• Text segment:
"""
HIV/AIDS benefit management programme
Bestmed covers counselling and testing for members who want to confirm their HIV status. You must be registered on the HIV/AIDS Benefit Management Programme in order to receive the following spectrum of benefits:
- Advice and counselling from the HIV helpline.
- Regular blood tests to monitor disease progression and to measure response to treatment.
- Medication and anti-retrovirals (medicine
to fight the virus).
- Where a pregnant mother is HIV positive, medication is provided to enable her to have a natural delivery. Medication (known as post-exposure prophylaxis) is also given to the new born baby to reduce the chances of infection.
The treatment programme covered by Bestmed is based on the HIV/AIDS funding guideline and approved treatment depends on the member’s clinical results. The stage of the disease and the results of blood tests determine what treatment will be covered and how the member must be monitored.
Full details of this programme and the benefits offered will be provided to members who register. You can also find more info on the Bestmed website under ‘Managed care’ or you can contact 011 251 9400.
"""
• Data excerpts:
"""
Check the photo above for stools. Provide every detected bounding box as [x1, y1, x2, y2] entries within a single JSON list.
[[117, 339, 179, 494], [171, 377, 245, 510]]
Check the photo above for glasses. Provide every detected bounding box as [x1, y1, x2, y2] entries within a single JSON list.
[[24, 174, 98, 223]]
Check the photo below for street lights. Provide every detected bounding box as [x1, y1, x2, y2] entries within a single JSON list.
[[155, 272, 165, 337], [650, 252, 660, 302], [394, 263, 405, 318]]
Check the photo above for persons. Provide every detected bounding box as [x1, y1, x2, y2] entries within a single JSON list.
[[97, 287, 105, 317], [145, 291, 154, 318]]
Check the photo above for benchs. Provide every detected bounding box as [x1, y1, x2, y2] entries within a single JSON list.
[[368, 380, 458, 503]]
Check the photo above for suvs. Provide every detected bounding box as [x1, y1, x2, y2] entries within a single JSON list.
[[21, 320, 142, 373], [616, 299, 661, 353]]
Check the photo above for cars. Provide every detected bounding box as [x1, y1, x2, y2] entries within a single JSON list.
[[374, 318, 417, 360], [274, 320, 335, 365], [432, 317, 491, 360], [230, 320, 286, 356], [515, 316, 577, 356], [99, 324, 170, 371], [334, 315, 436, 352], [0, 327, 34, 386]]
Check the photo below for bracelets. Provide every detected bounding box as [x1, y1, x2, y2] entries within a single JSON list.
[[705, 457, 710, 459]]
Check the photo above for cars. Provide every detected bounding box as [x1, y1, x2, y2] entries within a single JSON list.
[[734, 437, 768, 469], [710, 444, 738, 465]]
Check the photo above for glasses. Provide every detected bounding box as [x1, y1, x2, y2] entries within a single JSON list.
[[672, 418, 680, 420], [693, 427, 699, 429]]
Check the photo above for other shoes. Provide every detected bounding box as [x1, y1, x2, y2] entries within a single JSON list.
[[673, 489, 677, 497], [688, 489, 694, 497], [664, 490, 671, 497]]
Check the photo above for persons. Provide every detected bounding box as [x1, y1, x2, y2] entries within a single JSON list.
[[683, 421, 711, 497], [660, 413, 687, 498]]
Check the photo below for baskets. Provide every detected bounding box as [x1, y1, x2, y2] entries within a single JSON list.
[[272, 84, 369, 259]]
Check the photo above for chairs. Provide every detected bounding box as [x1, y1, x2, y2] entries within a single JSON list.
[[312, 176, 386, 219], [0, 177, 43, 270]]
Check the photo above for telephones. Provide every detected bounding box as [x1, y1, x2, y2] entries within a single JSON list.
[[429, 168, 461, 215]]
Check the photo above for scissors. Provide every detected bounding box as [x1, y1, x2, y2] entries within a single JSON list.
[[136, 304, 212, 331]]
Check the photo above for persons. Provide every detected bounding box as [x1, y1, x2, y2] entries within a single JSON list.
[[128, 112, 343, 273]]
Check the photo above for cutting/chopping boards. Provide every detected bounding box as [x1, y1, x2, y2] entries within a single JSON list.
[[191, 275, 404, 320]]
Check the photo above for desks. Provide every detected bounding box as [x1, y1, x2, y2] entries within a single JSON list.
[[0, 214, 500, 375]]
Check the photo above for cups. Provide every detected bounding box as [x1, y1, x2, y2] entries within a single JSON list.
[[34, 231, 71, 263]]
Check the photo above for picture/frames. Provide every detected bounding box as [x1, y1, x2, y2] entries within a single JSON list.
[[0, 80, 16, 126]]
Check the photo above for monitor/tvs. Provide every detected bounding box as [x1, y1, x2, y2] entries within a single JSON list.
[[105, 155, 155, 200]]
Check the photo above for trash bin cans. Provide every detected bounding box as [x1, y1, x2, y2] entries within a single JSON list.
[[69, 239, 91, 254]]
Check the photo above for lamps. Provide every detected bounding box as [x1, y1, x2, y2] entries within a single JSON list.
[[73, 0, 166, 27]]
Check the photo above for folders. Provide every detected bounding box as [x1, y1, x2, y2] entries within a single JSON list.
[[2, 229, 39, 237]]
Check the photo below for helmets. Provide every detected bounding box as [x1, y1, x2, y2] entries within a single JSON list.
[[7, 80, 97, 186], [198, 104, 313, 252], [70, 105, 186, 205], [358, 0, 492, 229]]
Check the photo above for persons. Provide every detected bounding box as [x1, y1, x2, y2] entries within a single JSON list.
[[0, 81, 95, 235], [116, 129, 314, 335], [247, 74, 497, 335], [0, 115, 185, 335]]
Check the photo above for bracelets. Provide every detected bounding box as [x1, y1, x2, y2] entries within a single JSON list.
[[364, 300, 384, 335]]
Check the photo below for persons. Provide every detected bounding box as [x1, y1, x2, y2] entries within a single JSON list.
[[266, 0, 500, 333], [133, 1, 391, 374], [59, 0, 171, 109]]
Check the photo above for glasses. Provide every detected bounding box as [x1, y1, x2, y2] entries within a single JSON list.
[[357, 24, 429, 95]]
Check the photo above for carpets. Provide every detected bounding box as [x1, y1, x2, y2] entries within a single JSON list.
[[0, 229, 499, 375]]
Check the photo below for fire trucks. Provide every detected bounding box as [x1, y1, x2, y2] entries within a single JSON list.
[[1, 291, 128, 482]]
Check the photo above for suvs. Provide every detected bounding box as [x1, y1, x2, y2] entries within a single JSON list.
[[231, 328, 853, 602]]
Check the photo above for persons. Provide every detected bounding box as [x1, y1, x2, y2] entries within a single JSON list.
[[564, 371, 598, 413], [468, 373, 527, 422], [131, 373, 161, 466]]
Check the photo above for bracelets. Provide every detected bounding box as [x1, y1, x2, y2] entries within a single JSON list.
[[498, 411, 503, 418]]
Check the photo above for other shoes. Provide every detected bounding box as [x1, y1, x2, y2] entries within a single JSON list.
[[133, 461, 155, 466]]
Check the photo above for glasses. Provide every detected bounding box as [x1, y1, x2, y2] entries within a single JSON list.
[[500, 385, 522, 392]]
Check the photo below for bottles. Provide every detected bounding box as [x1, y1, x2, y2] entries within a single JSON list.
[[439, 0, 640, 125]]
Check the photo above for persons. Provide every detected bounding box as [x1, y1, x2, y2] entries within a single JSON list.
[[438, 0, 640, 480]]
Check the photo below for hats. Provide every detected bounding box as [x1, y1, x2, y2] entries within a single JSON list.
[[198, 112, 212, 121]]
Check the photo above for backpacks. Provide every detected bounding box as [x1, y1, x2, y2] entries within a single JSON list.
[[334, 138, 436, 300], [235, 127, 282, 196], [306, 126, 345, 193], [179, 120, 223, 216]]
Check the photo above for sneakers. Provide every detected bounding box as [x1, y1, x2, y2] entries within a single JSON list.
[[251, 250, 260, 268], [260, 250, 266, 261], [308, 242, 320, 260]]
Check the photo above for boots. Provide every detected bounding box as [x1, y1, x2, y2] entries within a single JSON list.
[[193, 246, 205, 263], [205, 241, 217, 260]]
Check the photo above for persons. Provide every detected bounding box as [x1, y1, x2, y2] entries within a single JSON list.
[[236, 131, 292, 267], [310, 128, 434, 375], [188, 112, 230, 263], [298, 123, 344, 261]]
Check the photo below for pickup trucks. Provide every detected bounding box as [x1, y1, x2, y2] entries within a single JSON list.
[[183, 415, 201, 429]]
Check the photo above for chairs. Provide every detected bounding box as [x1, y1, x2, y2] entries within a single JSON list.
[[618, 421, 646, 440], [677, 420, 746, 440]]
"""
• Parts of the exercise:
a) Decide whether each statement agrees with the Bestmed HIV/AIDS programme text. For each, answer yes or no and quote the deciding words.
(i) Members have to be registered on the programme to receive its benefits.
(ii) Medication is given to the newborn baby of an HIV-positive mother.
(iii) Every member receives the same treatment, whatever their blood test results show.
b) Go on with the Bestmed HIV/AIDS programme text from the point where it stops.

• Task-by-task outputs:
a)
(i) Yes: "You must be registered on the HIV/AIDS Benefit Management Programme in order to receive the following spectrum of benefits"
(ii) Yes: "Medication (known as post-exposure prophylaxis) is also given to the new born baby to reduce the chances of infection."
(iii) No: "The stage of the disease and the results of blood tests determine what treatment will be covered and how the member must be monitored."

b)
BestBaby
This programme has been designed to support pregnant mommies throughout their pregnancy.
A dedicated 24-hour emergency line with trained medical personnel can guide members through those sudden and unexpected occurrences during pregnancy.
If a mother is regarded as a clinically high risk, her pregnancy will be monitored more closely by having regular blood tests and blood pressure assessments.
Full details of this programme and the benefits offered will be provided to members who register. You can also find more information on the Bestmed website under ‘Managed care’ or you can contact 011 704 0072.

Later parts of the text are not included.